## Begin
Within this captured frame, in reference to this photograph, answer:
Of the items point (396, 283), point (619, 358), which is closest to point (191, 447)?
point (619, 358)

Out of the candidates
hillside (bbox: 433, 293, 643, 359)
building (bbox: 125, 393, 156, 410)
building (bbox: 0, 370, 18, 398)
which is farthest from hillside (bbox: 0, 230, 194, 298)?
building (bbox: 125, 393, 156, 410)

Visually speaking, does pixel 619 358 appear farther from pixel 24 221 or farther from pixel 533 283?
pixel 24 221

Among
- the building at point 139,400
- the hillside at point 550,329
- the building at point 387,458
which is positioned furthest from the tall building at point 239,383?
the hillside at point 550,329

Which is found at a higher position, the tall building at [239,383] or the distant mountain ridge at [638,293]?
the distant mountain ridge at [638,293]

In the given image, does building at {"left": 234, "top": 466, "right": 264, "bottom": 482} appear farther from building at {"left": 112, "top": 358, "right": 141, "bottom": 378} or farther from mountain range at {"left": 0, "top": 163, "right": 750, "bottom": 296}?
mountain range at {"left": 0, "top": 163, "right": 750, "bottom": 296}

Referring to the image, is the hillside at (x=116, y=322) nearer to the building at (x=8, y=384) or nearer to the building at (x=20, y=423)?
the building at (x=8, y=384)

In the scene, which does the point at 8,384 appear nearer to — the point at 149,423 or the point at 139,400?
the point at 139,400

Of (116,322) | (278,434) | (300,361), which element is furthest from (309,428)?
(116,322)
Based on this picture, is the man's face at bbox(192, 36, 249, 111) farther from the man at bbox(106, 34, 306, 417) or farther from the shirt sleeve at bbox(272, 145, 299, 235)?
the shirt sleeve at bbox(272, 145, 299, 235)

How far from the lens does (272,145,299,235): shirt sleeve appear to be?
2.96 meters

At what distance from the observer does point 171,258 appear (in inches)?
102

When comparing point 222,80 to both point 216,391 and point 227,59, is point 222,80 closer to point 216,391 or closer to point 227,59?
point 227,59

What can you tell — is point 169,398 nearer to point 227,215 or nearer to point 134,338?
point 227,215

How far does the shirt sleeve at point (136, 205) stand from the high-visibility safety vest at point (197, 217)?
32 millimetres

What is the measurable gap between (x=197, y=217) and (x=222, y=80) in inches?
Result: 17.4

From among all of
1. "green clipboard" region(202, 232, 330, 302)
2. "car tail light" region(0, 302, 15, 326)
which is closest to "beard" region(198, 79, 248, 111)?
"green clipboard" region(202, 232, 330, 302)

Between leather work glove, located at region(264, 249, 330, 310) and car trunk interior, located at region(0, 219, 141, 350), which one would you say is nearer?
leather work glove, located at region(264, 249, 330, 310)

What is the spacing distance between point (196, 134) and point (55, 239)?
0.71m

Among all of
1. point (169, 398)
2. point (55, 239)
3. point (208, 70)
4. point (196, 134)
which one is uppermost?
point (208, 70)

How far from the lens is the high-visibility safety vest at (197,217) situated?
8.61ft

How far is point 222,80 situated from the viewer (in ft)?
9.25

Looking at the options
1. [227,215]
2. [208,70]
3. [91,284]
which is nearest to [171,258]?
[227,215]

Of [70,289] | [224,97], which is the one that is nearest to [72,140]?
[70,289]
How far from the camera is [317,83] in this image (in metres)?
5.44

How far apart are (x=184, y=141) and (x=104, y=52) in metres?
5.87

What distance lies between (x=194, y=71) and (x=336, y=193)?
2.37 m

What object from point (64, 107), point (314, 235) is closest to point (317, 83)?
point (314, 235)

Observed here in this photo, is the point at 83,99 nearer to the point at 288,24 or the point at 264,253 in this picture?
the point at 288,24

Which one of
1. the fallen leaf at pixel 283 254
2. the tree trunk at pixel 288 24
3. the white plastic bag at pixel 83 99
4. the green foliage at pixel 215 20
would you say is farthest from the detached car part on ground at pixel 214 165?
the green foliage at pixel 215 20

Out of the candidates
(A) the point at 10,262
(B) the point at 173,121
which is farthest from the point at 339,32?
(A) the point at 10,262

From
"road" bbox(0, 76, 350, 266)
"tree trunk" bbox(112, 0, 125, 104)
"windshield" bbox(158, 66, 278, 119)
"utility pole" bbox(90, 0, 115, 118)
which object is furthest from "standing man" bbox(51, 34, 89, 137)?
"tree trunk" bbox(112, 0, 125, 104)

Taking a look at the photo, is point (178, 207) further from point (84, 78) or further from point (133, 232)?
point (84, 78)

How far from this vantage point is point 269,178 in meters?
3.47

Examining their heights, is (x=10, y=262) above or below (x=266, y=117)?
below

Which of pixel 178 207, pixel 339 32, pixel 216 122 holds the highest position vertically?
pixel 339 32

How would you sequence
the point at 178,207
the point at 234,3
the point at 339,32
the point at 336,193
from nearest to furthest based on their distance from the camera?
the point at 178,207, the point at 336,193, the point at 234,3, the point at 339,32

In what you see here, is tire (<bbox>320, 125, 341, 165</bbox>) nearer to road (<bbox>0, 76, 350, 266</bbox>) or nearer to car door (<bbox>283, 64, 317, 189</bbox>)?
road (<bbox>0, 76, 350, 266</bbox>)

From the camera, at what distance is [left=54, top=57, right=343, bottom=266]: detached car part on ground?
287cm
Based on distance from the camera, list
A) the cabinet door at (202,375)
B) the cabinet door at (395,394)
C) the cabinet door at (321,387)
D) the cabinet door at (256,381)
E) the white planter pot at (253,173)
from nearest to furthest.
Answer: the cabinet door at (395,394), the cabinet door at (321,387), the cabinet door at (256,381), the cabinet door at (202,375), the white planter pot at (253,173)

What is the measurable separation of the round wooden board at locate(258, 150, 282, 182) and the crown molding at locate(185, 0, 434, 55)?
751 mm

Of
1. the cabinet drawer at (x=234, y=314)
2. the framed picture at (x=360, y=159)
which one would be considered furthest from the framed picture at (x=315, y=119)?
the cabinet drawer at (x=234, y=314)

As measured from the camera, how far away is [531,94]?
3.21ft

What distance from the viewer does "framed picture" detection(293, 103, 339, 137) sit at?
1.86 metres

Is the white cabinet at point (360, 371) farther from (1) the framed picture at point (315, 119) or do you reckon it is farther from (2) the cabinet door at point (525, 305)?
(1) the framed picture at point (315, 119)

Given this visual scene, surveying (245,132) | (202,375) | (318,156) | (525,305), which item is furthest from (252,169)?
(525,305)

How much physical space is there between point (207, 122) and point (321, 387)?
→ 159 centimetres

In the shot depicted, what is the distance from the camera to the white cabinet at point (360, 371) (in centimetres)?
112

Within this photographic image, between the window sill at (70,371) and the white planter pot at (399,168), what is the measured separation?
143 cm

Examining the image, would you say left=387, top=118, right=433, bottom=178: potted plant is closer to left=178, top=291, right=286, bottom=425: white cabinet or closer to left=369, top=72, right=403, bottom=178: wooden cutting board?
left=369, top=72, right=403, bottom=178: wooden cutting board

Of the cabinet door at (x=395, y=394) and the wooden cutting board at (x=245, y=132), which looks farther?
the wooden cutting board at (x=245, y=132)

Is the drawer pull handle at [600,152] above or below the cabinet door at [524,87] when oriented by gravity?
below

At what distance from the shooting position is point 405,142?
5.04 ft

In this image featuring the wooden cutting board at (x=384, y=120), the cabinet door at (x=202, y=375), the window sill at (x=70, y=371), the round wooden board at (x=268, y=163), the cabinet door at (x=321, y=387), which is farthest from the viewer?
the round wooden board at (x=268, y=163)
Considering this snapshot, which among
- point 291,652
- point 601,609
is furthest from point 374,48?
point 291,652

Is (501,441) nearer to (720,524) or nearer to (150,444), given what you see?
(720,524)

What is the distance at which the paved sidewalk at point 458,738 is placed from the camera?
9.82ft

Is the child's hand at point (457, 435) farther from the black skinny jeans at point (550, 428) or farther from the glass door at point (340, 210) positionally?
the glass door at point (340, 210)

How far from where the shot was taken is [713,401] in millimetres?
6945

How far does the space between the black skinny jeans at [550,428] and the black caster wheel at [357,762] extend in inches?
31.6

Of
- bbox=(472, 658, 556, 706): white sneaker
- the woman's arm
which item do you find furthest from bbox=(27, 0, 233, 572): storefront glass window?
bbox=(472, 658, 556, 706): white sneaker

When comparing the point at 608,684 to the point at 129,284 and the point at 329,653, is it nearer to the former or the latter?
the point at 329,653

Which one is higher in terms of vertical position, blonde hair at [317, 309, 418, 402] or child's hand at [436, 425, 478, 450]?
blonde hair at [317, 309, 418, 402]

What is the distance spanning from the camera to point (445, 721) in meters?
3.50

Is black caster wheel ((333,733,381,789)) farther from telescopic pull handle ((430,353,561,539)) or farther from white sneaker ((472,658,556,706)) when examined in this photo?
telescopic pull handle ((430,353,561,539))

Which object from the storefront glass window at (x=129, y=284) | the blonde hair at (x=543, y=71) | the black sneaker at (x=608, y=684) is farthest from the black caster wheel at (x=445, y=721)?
## End
Exactly and only the lines from the line containing "Which one is higher" through the last line of the entries should be copied, both ends included.

Which one is higher in terms of vertical position, blonde hair at [317, 309, 418, 402] or child's hand at [436, 425, 478, 450]?
blonde hair at [317, 309, 418, 402]

What is the distance spanning from the camera to point (445, 721) in meters?
3.50

Is black caster wheel ((333,733,381,789)) farther from telescopic pull handle ((430,353,561,539)) or farther from white sneaker ((472,658,556,706)) when examined in this photo?
telescopic pull handle ((430,353,561,539))

Which object from the storefront glass window at (x=129, y=284) | the blonde hair at (x=543, y=71) | the black sneaker at (x=608, y=684) is farthest from the black caster wheel at (x=445, y=721)?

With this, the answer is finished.